***** Material provided *****
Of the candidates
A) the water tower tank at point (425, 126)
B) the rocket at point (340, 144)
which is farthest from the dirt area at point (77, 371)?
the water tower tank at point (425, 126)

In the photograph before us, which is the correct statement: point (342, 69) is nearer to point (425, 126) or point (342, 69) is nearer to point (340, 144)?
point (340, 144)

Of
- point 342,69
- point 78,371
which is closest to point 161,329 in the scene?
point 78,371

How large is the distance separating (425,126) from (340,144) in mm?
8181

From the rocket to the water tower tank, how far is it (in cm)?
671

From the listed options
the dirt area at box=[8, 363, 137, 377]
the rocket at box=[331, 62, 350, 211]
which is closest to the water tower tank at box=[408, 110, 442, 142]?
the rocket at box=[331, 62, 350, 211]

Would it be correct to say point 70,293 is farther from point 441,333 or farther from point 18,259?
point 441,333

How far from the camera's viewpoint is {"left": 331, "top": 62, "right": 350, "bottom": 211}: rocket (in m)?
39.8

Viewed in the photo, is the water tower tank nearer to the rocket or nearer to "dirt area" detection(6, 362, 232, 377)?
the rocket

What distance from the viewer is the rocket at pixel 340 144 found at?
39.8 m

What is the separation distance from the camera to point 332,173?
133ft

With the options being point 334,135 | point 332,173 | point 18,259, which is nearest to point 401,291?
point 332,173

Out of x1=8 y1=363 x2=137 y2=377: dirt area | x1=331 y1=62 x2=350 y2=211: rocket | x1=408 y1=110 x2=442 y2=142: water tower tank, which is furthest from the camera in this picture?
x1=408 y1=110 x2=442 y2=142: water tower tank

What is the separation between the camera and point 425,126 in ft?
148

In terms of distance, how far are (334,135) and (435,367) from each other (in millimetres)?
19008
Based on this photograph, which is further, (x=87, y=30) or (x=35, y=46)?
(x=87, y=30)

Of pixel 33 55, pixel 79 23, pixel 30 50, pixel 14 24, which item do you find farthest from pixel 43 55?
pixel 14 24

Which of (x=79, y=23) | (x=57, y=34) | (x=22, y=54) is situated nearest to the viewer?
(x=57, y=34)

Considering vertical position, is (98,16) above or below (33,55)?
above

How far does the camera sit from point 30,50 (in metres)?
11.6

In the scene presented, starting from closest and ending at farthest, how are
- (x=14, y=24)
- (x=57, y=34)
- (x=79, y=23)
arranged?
*****
**Work to complete**
Beginning at the line that holds "What distance from", write out word for word each line through the end of the records.

**The completed task**
What distance from the viewer is the rocket at pixel 340 144 found at?
39.8 m

What is the separation distance from the camera to point 332,173?
133ft

With the options being point 334,135 | point 332,173 | point 18,259, which is nearest to point 401,291?
point 332,173

Out of x1=8 y1=363 x2=137 y2=377: dirt area | x1=331 y1=62 x2=350 y2=211: rocket | x1=408 y1=110 x2=442 y2=142: water tower tank, which is furthest from the camera in this picture?
x1=408 y1=110 x2=442 y2=142: water tower tank

What is the separation between the camera and point 425,126 in ft?
148

In terms of distance, how far are (334,135) and (435,367) from each other (in millimetres)?
19008
Based on this photograph, which is further, (x=87, y=30) or (x=35, y=46)?
(x=87, y=30)

Of pixel 33 55, pixel 79 23, pixel 30 50, pixel 14 24, which item do you find farthest from pixel 43 55?
pixel 14 24

Which of (x=79, y=23) | (x=57, y=34) | (x=22, y=54) is situated nearest to the viewer?
(x=57, y=34)

Considering vertical position, is (98,16) above or below (33,55)?
above

How far does the camera sit from point 30,50 (in metres)?
11.6

In the scene presented, starting from closest and ending at farthest, how are
- (x=14, y=24)
- (x=57, y=34)
- (x=79, y=23)
arranged?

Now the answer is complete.